Wendy Harmer is an Australian author, writer, radio show host and comedienne. A former political journalist, Wendy is the author of seven books for adults: It's a Joke, Joyce (1989), Backstage Pass (1991), Love Gone Wrong (1995), So anyway-- : Wendy’s words of wisdom (1997) (a collection of her weekly columns from The Sydney Morning Herald’s Good Weekend Magazine), Farewell My Ovaries (2005), Nagging for Beginners (2006), Love and Punishment (2006), and Roadside Sisters published in April 2009.
Harmer's books have been described as being in the genre of Chick lit. They are popular light novels and very humorous.
Wendy Harmer has also written a series for young readers called the Pearlie in the Park . They are bestsellers in Australia and have been published in ten countries around the world. The animated Pearlie series has screened on Australian TV.
I Lost My Mobile at the Mall (2009) is Wendy's first novel for teens.
She has written for numerous Australian magazines and has been a contributing columnist for Australian Women's Weekly, New Weekly, The Good Weekend and HQ.
Wendy contributed to Marie Claire’s What Women Want in 2002, My Sporting Hero edited by Greg Gowden which was published by Random House Australia and a volume of The Best Ever Sports Writing . . . 200 Years of Sport Writing.

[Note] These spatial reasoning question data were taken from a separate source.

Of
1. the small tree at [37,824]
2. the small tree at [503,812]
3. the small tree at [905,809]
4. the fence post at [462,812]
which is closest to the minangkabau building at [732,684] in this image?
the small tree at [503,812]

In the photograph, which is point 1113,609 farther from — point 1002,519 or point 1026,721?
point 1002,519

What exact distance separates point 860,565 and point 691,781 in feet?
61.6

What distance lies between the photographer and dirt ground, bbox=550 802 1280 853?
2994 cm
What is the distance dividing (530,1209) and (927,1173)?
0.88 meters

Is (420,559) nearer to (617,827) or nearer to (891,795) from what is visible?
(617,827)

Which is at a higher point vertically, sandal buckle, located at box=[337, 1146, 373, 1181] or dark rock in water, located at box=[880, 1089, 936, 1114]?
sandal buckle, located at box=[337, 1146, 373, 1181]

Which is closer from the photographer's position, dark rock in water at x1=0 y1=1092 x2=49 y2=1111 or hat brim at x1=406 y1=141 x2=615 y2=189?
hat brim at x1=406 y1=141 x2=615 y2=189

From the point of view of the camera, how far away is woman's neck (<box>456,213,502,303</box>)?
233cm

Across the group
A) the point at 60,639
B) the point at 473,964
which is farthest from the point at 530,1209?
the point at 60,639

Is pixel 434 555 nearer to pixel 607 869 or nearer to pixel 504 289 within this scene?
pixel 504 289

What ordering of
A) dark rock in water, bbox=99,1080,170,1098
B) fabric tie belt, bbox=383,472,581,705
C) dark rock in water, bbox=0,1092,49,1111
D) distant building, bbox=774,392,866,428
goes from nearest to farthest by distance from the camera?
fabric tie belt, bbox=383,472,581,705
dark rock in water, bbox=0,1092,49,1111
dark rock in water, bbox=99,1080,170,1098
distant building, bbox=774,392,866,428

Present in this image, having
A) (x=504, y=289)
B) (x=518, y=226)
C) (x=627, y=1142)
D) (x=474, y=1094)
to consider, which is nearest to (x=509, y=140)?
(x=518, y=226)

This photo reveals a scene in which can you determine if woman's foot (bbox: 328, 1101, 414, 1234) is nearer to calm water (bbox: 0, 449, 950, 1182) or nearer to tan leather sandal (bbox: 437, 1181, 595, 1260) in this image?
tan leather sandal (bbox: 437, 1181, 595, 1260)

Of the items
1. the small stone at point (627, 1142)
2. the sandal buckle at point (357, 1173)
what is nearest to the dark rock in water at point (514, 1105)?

She also wrote the libretto for Baz Luhrmann’s Opera Australia production of Lake Lost.
3 1/2 stars. Lots of points for the style of this book. The introduction is done very well, explaining how most of the sketches were performed with men, or written by men, or produced by men, and that female comedy isn't separate but a collaboration. This book is a celebration of one side of comedy, and the new forms female comedy has been able to take over the past decades. A feminist book comfortable in its own skin.
Another big plus is that it introduces the work, interviews the artists when possible, and then lets the work speak for itself. The original sketch dialogues is here and that is amazing stuff.
What I get from it most clearly is the truth of the phrase drama is easy, comedy is hard. Because with just a bare script, you can see that each routine is a bit funny. But very few made me laugh out loud. Because so much of what gave them their power must have been intonation, timing, inflection, expression. The words don't capture what a comedian brings to their work. I am deeply impressed.
I'm not sure why they chose the format they did for this book. It's an A4 softcover book which is why I think it took me so long to read it. First impressions are everything, and this book I fear would have looked dated and cheap right when it was published, because anyone with a printer, any school and office, prints out on A4 paper with a cardboard cover. This book took effort to make but I think the presentation inadvertently belittled it. It's an awkward size, you can't carry it in your handbag, it's hard to stop it from getting bent pages. I don't know if it did well when first published but if not, I suspect that its format had something to do with it. It's like they made a coffee table book but were too cheap to put a hard cover on it.
But it's good, and I'm glad I read it, even though I knew almost none of the names. It's a slice of history, and fascinating for it.